L’Avent, c’est un temps pour réveiller l’espérance qui anime la marche du peuple de Dieu. Espérance de la venue de Jésus, et de son royaume de communion, de paix, de justice. Que toute ma vie se laisse attirer par ce Dieu qui vient, Au nom du Père, du Fils et du Saint Esprit, Amen.

 

Le chœur des moines de l’Abbaye de Fontgombault chante l’offertoire Laetentur caeli : Que les cieux se réjouissent, et que la terre tressaille d’allégresse devant la face du Seigneur, car il vient.

 

1

Au loin, je vois la plus haute montagne, immobile. Et en marche vers elle, cette multitude de peuples et de nations. Qu’est-ce qui peut les avoir mis en route, qu’est-ce qui les habite lorsqu’ils orientent ainsi leurs pas ? Je me laisse imprégner par leurs visages, les désirs de leurs cœurs, leurs conversations de route…

 

2

« Il arrivera dans les derniers jours ». Il y a quelque chose de définitif dans ces paroles, quelque chose du poids de ce qui demeure. La décision ferme de marcher sur les chemins de Dieu, le cœur léger. C’est enfin la paix, la guerre n’est plus. Avec cette vision dans mon cœur, je confie à Dieu un lieu de paix qui a déjà fleuri dans ma vie.

 

3

« Marchons à la lumière du Seigneur ». Cette invitation m’est aussi adressé. Pendant ce temps de l’Avent, j’essaye de sentir où le Seigneur m’appelle à approfondir mon cheminement avec lui, par exemple dans la prière, dans la manière d’organiser mon temps ou d’être disponible aux autres.
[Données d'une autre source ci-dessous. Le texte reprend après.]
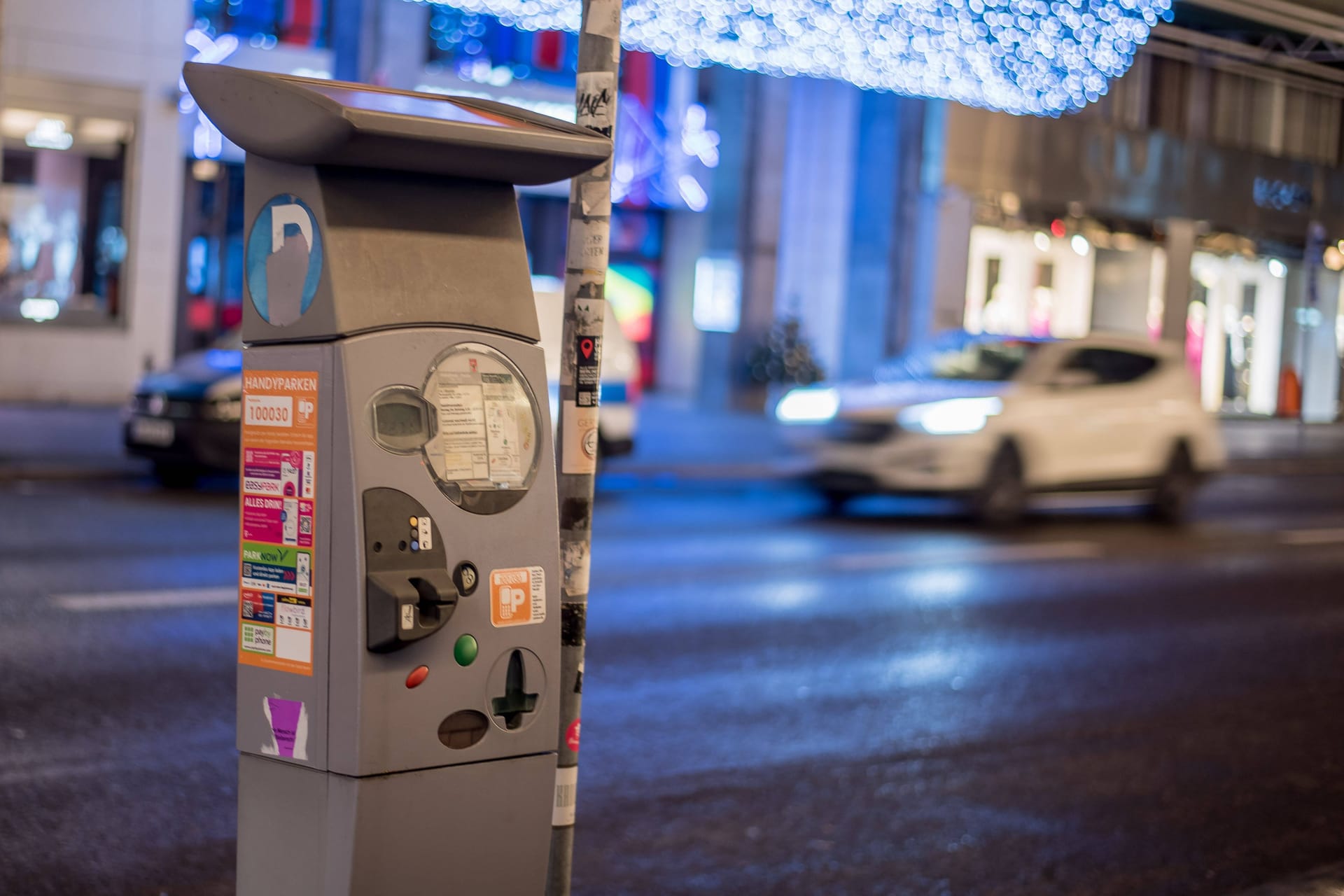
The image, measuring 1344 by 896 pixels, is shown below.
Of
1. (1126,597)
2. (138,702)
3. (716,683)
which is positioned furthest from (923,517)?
(138,702)

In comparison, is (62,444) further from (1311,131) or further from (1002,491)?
(1311,131)

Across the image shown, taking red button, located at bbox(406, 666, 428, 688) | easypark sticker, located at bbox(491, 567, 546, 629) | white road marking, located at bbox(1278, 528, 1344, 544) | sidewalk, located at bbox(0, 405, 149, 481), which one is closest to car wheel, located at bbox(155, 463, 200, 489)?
sidewalk, located at bbox(0, 405, 149, 481)

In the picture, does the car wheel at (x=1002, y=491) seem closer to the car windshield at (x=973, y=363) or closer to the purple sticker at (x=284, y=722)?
the car windshield at (x=973, y=363)

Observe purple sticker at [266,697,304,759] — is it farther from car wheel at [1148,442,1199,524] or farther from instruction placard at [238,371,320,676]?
car wheel at [1148,442,1199,524]

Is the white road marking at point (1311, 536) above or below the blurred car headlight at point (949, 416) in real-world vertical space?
below

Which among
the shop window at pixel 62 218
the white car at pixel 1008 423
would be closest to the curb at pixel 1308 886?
the white car at pixel 1008 423

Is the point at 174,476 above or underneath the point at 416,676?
underneath

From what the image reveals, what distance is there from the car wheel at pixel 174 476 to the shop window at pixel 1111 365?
766 cm

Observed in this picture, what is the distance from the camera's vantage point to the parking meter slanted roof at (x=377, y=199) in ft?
9.72

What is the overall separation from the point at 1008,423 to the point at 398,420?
36.9 ft

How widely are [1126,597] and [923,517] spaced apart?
11.9 ft

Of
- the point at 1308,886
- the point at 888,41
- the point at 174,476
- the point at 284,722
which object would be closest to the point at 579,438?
the point at 284,722

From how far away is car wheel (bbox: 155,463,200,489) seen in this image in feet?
43.3

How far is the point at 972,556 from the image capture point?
12.1 metres
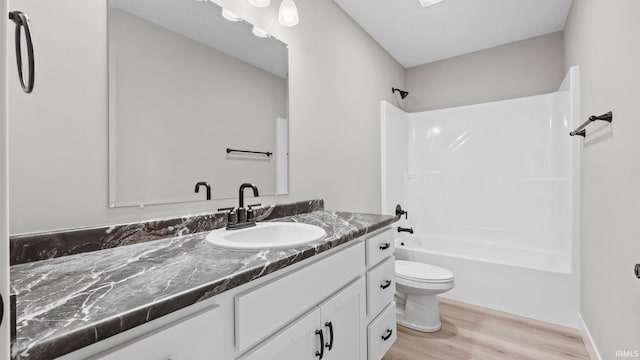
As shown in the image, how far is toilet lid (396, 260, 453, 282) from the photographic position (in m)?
2.09

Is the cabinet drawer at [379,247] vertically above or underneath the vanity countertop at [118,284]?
underneath

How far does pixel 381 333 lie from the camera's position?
1.52 metres

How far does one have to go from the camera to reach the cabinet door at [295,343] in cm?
81

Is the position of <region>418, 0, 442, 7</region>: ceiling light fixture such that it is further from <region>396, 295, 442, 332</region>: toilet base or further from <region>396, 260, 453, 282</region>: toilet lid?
<region>396, 295, 442, 332</region>: toilet base

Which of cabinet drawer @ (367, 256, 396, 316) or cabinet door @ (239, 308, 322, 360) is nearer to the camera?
cabinet door @ (239, 308, 322, 360)

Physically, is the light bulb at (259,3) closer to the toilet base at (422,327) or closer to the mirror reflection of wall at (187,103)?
the mirror reflection of wall at (187,103)

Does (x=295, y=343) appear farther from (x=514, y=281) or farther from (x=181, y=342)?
(x=514, y=281)

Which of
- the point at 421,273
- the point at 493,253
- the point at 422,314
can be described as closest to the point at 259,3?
the point at 421,273

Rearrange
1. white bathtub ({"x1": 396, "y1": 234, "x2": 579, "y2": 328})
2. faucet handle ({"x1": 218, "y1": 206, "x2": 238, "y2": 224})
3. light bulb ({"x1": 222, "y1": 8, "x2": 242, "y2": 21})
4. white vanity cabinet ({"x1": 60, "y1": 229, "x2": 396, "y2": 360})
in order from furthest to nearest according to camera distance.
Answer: white bathtub ({"x1": 396, "y1": 234, "x2": 579, "y2": 328})
light bulb ({"x1": 222, "y1": 8, "x2": 242, "y2": 21})
faucet handle ({"x1": 218, "y1": 206, "x2": 238, "y2": 224})
white vanity cabinet ({"x1": 60, "y1": 229, "x2": 396, "y2": 360})

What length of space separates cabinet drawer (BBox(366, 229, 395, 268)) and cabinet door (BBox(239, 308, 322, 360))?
0.49 metres

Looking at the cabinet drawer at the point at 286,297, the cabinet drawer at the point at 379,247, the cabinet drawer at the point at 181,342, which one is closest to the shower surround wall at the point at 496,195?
the cabinet drawer at the point at 379,247

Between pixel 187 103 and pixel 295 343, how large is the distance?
40.9 inches

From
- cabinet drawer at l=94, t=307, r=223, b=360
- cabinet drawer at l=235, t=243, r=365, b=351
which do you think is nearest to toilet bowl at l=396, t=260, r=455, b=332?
cabinet drawer at l=235, t=243, r=365, b=351

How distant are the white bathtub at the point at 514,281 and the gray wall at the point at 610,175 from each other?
0.51ft
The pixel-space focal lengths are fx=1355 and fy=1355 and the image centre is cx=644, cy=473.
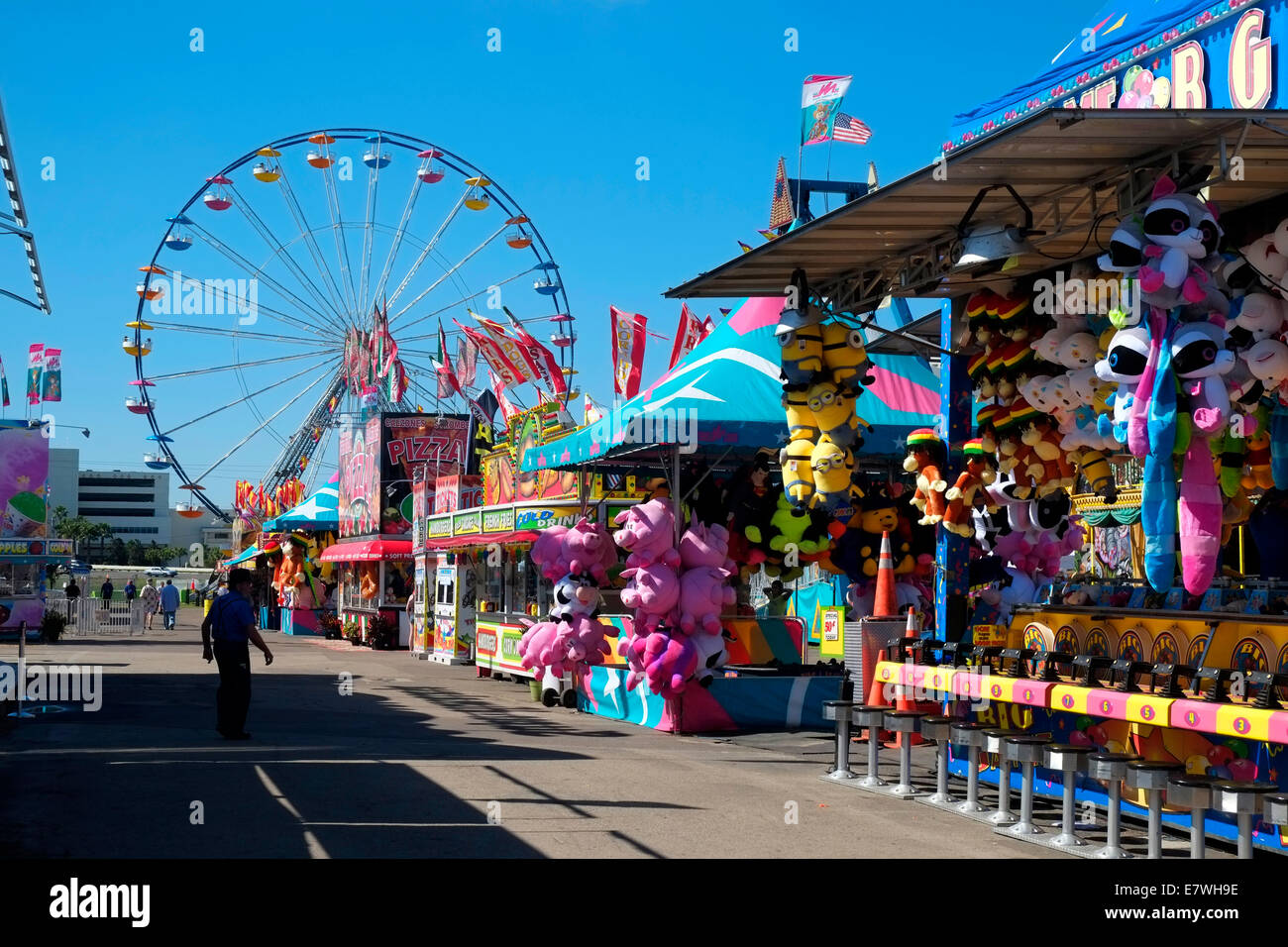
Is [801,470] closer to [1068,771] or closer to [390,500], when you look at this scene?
[1068,771]

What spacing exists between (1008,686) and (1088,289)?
265 cm

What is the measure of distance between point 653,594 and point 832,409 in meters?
3.33

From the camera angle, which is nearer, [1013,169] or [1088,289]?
[1013,169]

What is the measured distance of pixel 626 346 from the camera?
2472cm

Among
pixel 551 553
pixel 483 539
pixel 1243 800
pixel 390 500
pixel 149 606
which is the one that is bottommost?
pixel 149 606

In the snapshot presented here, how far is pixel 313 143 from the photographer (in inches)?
1480

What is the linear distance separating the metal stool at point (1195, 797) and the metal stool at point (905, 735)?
255 centimetres

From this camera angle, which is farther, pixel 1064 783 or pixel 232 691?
pixel 232 691

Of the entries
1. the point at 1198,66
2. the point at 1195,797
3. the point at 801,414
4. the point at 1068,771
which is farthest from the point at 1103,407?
the point at 1195,797

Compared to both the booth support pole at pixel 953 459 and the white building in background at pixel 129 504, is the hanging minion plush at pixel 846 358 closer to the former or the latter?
the booth support pole at pixel 953 459

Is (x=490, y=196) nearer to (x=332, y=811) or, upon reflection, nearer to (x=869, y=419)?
(x=869, y=419)
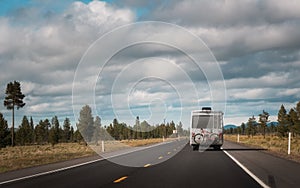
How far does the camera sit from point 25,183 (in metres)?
13.2

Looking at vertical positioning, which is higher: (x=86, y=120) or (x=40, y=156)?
(x=86, y=120)

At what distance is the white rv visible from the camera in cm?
3409

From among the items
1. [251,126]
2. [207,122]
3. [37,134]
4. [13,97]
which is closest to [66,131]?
[37,134]

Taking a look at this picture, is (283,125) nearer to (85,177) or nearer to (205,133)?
(205,133)

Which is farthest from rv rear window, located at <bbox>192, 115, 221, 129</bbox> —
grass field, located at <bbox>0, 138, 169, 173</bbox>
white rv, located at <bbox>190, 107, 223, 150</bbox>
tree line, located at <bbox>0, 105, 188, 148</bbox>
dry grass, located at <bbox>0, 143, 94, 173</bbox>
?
tree line, located at <bbox>0, 105, 188, 148</bbox>

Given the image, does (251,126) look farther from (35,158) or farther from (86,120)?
(35,158)

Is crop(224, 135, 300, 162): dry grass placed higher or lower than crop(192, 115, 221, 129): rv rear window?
lower

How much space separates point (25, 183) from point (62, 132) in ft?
517

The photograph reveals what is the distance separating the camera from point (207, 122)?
34.2 meters

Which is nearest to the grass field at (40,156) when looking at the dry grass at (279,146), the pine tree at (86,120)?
the dry grass at (279,146)

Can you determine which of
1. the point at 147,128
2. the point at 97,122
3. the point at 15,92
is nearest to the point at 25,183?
the point at 15,92

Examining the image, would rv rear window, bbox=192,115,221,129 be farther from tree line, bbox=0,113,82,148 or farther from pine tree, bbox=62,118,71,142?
pine tree, bbox=62,118,71,142

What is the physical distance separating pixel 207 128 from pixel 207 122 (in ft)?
1.52

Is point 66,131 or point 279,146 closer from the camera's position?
point 279,146
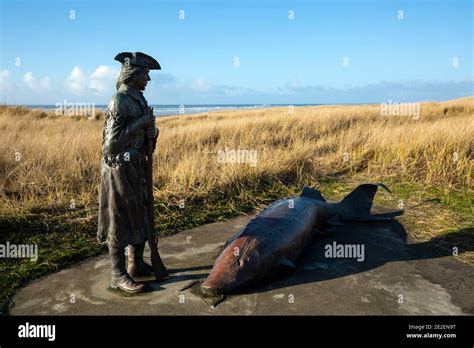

J’en parle à Dieu, en toute simplicité

 

Introduction à la deuxième écoute

En écoutant à nouveau ce passage du livre d’Isaïe, je laisse grandir en moi le désir de la paix de Dieu.

 

Invitation à une prière personnelle

Riche de ma prière je confie à Dieu ce qui habite mon cœur. Je lui dis ma joie de pouvoir me préparer à sa venue, et demande son aide pour dépasser les collines qui me détournent de lui. Je lui demande son Esprit, pour me laisser travailler en profondeur par ce qui me rapproche de lui.